Гнилое яблоко (Литтмегалина) - страница 71

– Все в порядке, – сказал я Отуму, хотя он и не спрашивал. Его безразличие к Миико было широко, как пропасть.

Отум понюхал свою футболку и поморщился.

– Я пойду мыться. Здесь рядом очередное озерцо. Пойдешь?

– Лучше бы нам не ходить туда.

– Ничего не произойдет, кроме того, чему мы позволим случиться.

Отум будто вызывал меня на бой. И я последовал за ним, кинув взгляд на Миико. Улучшится ли его состояние? Я боялся по его пробуждению снова услышать: «Элейна».

Мое волнение преображалось в возбуждение.

Меня окликнул тихий голос Миико, и я с сожалением позволил Отуму уйти без меня. Сдернув с шеи фонарик, я включил его, положил на землю и присел рядом с Миико. Он выглядел настолько больным, насколько только можно выглядеть. Глаза красные, лицо синее. Он сонно моргал, глядя на меня снизу вверх, и дышал с чуть заметным усилием. Я дотронулся до его щеки и ощутил, какая она холодная.

– Все хорошо, – зачем-то сказал я, гладя липкую от слез кожу. Мне было мучительно неприятно смотреть в его остекленевшие глаза, но все же это был Миико, не кто-то другой, в кого он понемногу превращался. – Мы уйдем отсюда, скоро, и я…

Он перебил меня:

– Я должен рассказать тебе кое-что.

15. Миико

Я понимаю, что Миико выглядит слабым. Но также я понимаю, что никто не знает его лучше меня. Отум едва ли когда-нибудь задумывался о том, каков Миико на самом деле. Миико… он же как больное растение. Его смелость проявляется в его упрямстве, а его упрямство – в том, что он продолжает существовать, со своими клаустрофобией, шрамом на шее и свитером с чужого плеча. Он сказал мне однажды, что больше всего не любит

(отца)

оставаться в одиночестве. Это означает, что он боится быть в одиночестве. Но иногда он убегает и бродит где-то совсем один…

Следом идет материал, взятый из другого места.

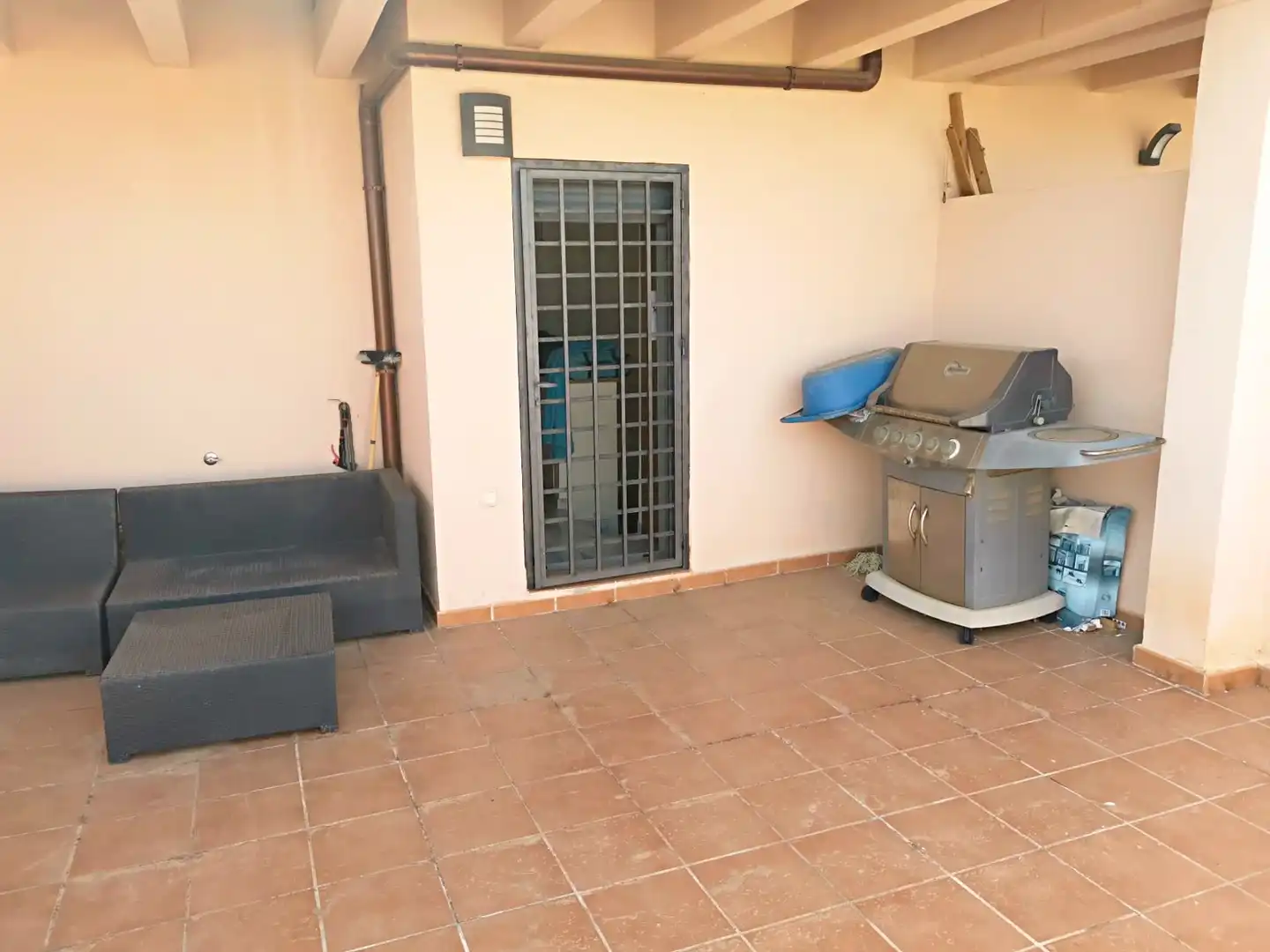 Terraza de Casa o chalet en venta en Vélez-Málaga con Aire acondicionado, Terraza y Amueblado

(один, пока однажды не встречает Отума)

Он объяснял, что убегает потому, что ему невыносимо находиться дома. Когда он был маленьким, а его мать еще не сбежала, она запирала его в комнате, чтобы он не ползал под ногами, мешая ругаться с его отцом. Слушая крики и глухие удары за стенкой, Миико сидел на грязном полу и играл в свои переломанные игрушки. Иногда его забывали выпустить.

Когда Миико было пять лет, он сломал руку, выбираясь через окно из своей комнаты на втором этаже. Он сорвался и плашмя упал во двор. При каждой попытке подняться в голове у него «мигало черным» (обычное для Миико словосочетание), поэтому он предпочел какое-то время просто полежать. Когда я спросил, какая дурь заставила его лезть в окно, он ответил одним словом:

– Ссать.

Ему таки привили некоторые правила приличия, и он усвоил, что в комнате на ковер этого делать нельзя, как бы ни приспичило. Попытки сквозь запертую дверь выкричать себе право на посещение туалета ни к чему не привели, поскольку оба родителя предавались очередному скандалу с полной самоотдачей.